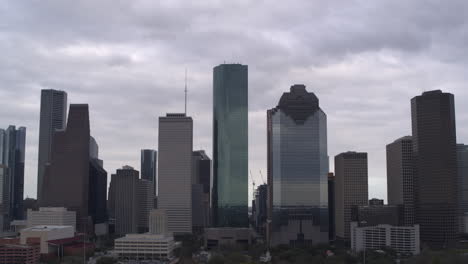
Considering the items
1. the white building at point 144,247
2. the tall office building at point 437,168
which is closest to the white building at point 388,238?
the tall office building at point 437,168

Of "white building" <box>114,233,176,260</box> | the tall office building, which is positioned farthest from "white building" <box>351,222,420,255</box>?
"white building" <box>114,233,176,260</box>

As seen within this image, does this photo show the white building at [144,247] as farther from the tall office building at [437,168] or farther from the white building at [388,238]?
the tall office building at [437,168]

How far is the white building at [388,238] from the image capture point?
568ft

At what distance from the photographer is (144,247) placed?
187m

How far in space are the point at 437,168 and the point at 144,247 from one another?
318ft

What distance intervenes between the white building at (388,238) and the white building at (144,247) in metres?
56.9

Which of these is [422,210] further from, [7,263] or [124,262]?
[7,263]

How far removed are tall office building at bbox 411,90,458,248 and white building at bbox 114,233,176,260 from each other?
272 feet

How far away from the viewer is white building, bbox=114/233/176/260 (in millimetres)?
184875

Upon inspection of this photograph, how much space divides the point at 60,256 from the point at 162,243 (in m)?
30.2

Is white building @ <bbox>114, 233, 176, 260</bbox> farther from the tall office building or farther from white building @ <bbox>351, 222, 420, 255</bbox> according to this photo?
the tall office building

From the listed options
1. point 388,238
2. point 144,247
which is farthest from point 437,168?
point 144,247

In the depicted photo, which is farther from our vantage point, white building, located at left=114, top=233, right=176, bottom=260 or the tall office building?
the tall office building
++++++++++
What you have to do » Leave out the pictures and retype every line above exactly.

Complete output »
Considering the items
1. the white building at point 144,247
2. the tall office building at point 437,168
which is closest to the white building at point 388,238?
the tall office building at point 437,168

Of "white building" <box>114,233,176,260</box> | the tall office building, which is positioned farthest from "white building" <box>351,222,420,255</box>?
"white building" <box>114,233,176,260</box>

As seen within this image, does this photo show the white building at [144,247] as farther from the tall office building at [437,168] or farther from the white building at [388,238]?
the tall office building at [437,168]

How far is the white building at [388,238] from the image capture point?
568ft

At what distance from the photographer is (144,247) placed?
187m

How far in space are the point at 437,168 and the point at 144,247 from one another?
318ft

What distance intervenes between the white building at (388,238) and the white building at (144,247) in metres?
56.9

Which of these is [422,210] further from, [7,263] or [124,262]?
[7,263]

How far removed are tall office building at bbox 411,90,458,248 and white building at bbox 114,233,176,260 from each other?
272 feet

How far away from the viewer is white building, bbox=114/233/176/260 (in millimetres)?
184875

Upon inspection of this photograph, how much space divides the point at 60,256 from the point at 162,243 (in m)?
30.2

Is white building @ <bbox>114, 233, 176, 260</bbox> farther from the tall office building or farther from white building @ <bbox>351, 222, 420, 255</bbox> according to this photo?
the tall office building

From the listed options
1. point 388,238
2. point 144,247
which is farthest from point 437,168?
point 144,247

In the depicted photo, which is farther from our vantage point, white building, located at left=114, top=233, right=176, bottom=260 or the tall office building?
the tall office building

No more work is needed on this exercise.